Learn how we used Topic Modeling to help a client find hostile topics among various social media data


    The objective of the exercise was to identify hostile topics emerging out of social media data. four Data sources were analysed for the given exercise: Facebook, Instagram, YouTube and Twitter. Topic Modeling and other Natural Language Processing algorithms were used to identify several topics from social media posts and comments, across different geographies for a specific time period.

    Topic models are a family of statistical-based algorithms to summarize, explore and index large collections of text documents.1 Latent Dirichlet Allocation approach was used to identify several topics emerging out of social media conversations. 

    This case study would entail methodology followed to identify hostile topics. The data was scrapped from 4 social media sources by the client using specific keywords. At the behest of the client, the data, keywords used to extract the data and the final topic clusters emerging out of the data are kept confidential. The case study would give sample charts to depict the process followed.

    Data Sources Analysed

    • Facebook – Posts and comments
    • Instagram: Posts and comments
    • YouTube: Video description, comments and sub-comments
    • Twitter: Tweets and retweets

    Exploratory Data Analysis 
      • Data cleansing process was followed to get unique posts and comments and duplicate records were removed from the database.
      • Standard data checks for missing values were performed.
      • The data provided already had sentiment scores for posts, comments and tweets. The sentiment scores provided in the data were categorised into 5 categories – Neutral, Happy, Sad, Hate and Anger.
      • Each post/comment/tweet had 5 category wise scores which give a proportion of how much text from a sentence falls under each of these categories. For e.g.  a sentence could be 0.6 happy, 0.2 neutral, 0.1 sad, 0.05 hate and 0.05 anger. The total score of each post/comment /tweet adds up to 1.
          •  Since the objective of the exercise was to identify hostile topics – sentiment scores of anger and hatred were added up to form a “Hostile Score” for each post and comment.
          • A threshold of 0.5 was set up to identify hostile posts, comments, descriptions and tweets.
          • The rationale to set the threshold at 0.5 was made since, anything above the median of 0.5 is considered a substantial hostile score. This approach provides the best probability of finding hostile topics.
          • Negative posts, comments and tweets were analysed over a specific time period to understand the frequency of discussion about the emerging hostile topics. (refer to Chart 1 and Chart 2).
                                                                                                                             Chart 1

          The above chart shows most of the negative comments were made in the month of June followed by April.

                                                                                                                           Chart 2

          The above chart shows most of the negative comments were made in the month of August followed by July.

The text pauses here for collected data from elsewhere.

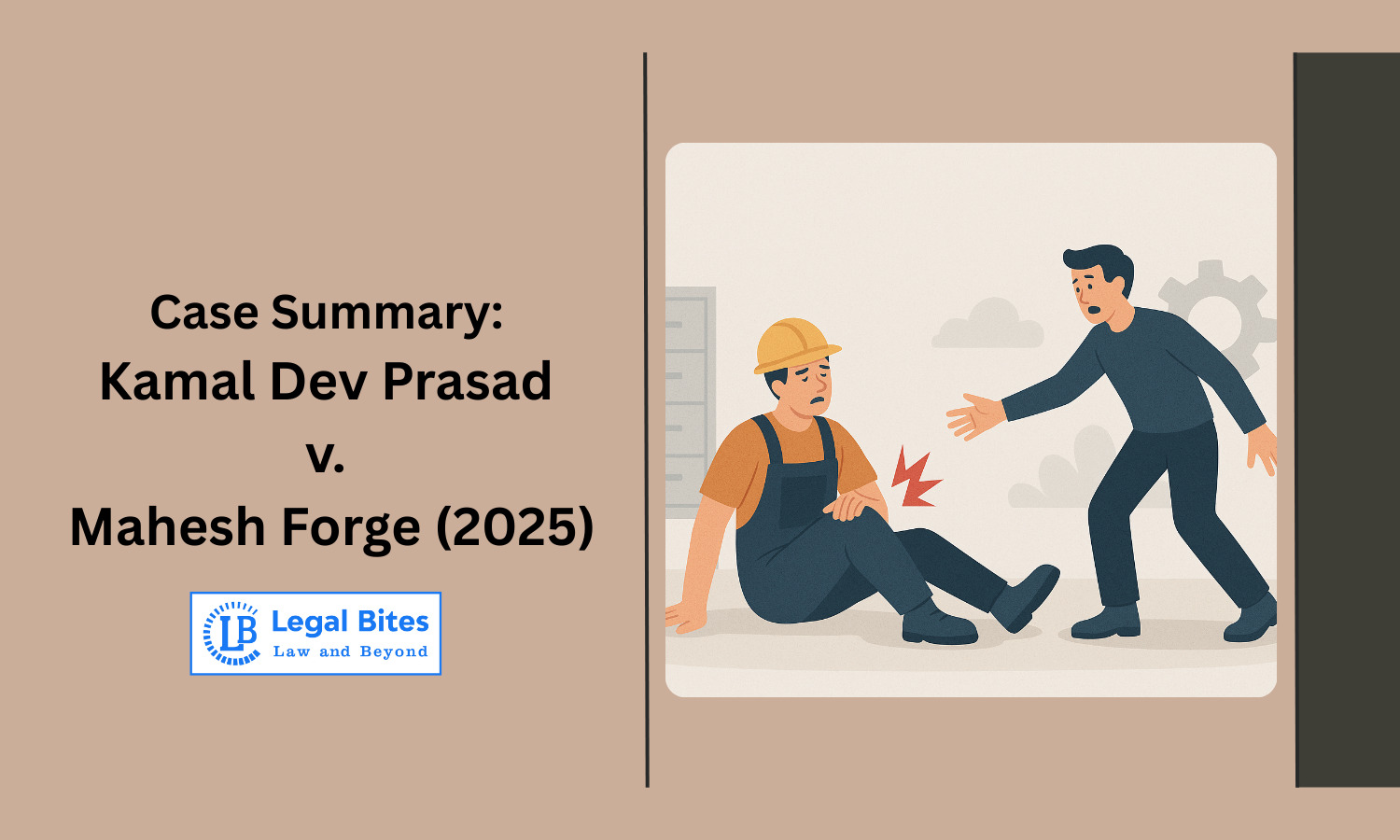 Case Summary:
Kamal Dev Prasad
v.
Mahesh Forge (2025)

LB Legal Bites
Law and Beyond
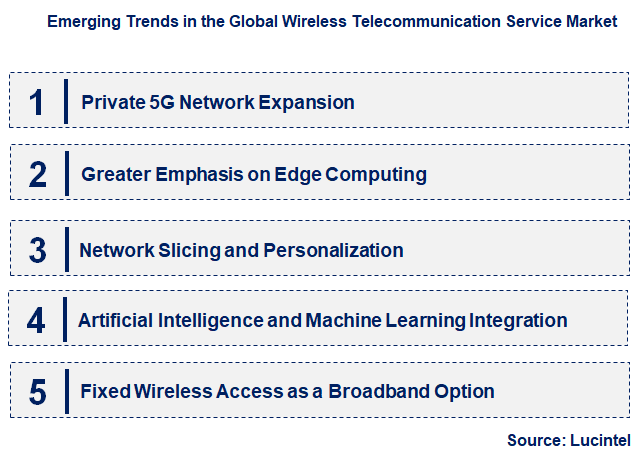 Emerging Trends in the Global Wireless Telecommunication Service Market

1 Private 5G Network Expansion

2 Greater Emphasis on Edge Computing

3 Network Slicing and Personalization

4 Artificial Intelligence and Machine Learning Integration

5 Fixed Wireless Access as a Broadband Option

Source: Lucintel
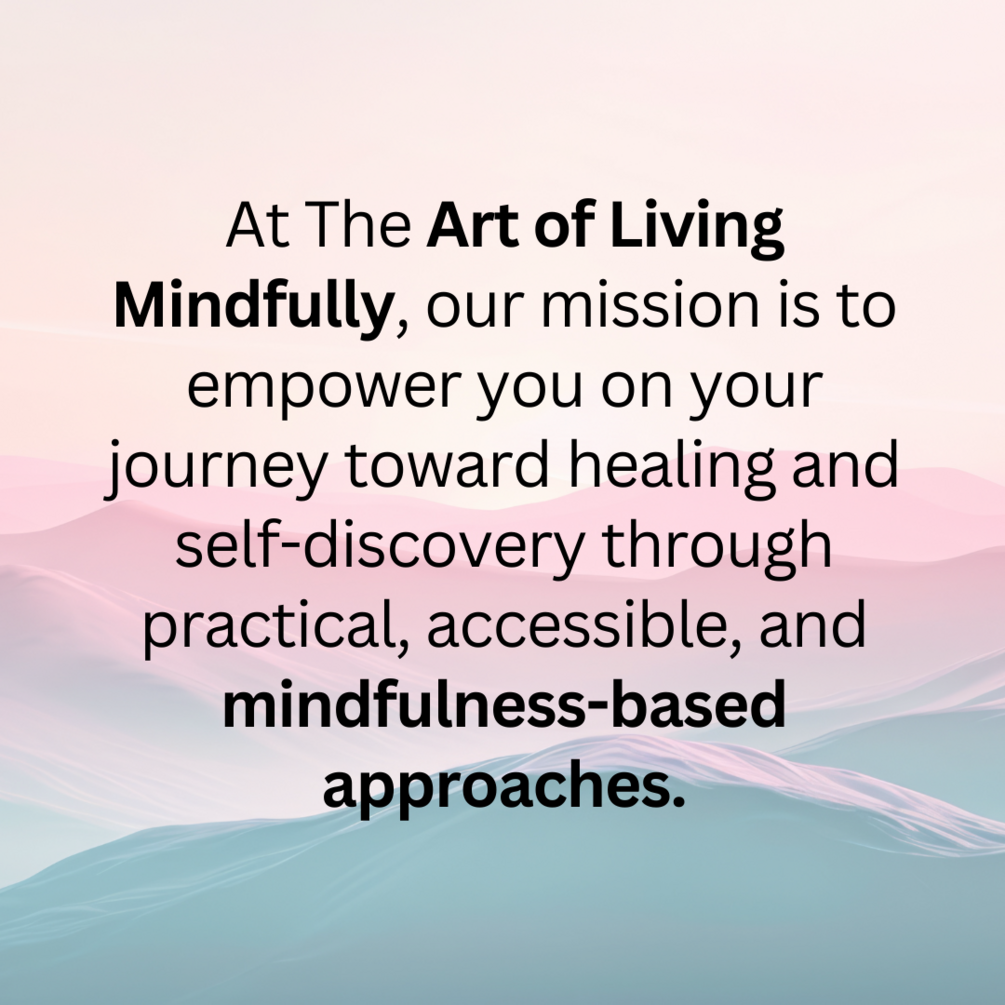 At The Art of Living Mindfully, our mission is to empower you on your journey toward healing and self-discovery through practical, accessible, and mindfulness-based approaches.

          The above charts represent the frequency of negative posts for the given time period. Each day can have more than one negative post/comment. The y-axis depicts the negative sentiment score for each post/comment.

          • Natural Language Processing algorithms were applied on top 5 negative posts, comments, tweets etc on each social media data to create a word cloud. The word cloud gives the most occurring negative words in the top 5 posts/comments/tweets etc.
          • TF-IDF algorithm was also applied on top 5 negative posts/comments/tweets to gather most important negative words.
          • While the word cloud gives importance to the most occurring words in the corpus, TF-IDF algorithm gives weightage to less occurring words which could be of high importance.
          • Topic Modeling using LDA approach was performed on the negative posts/comments/tweets.

          Topic Modeling using LDA

          • LDA algorithm was used on the 4 data sources to identify different topics emerging out of the negative posts/comments/tweets.
          • It was decided to get 5 topics (through parameter tuning) from each social media source: Facebook, Twitter, Instagram and YouTube. The idea was to ascertain whether similar topics emerge from the negative posts/comments across all the social media sources.
          • After several iterations of the LDA algorithm on the datasets, topic modelling results were finalised.
          • Topic Modeling results were visualised using extensive Python libraries.
          • The topics emerging out of the client data are hidden due to confidentiality reason.
          • A sample of how topic model results looks like is depicted in Chart 3 and Chart 4.
          • The charts represent 5 topics emerging from the data. 4 charts were created one for each data source.

                                                                               Chart 3

                                                                                Chart 4 

          On the left side in the chart, the 5 circles represent key topics which emerged from the posts/comments. The proximity among the circle indicates that the topics are related to an extent. In the above charts, there is no overlap between the circles. However, circle 2 and 5 are close to each other depicting similarity between topics. 

          The right side depicts the list of keywords which make up a topic. A full red bar across keyword denotes that the keyword majorly contributes to the topic formation.


          5 topics were identified from each data source. There were few topics which were common across the four data sources. A final list of the hostile topics and keywords was prepared and shared with the client.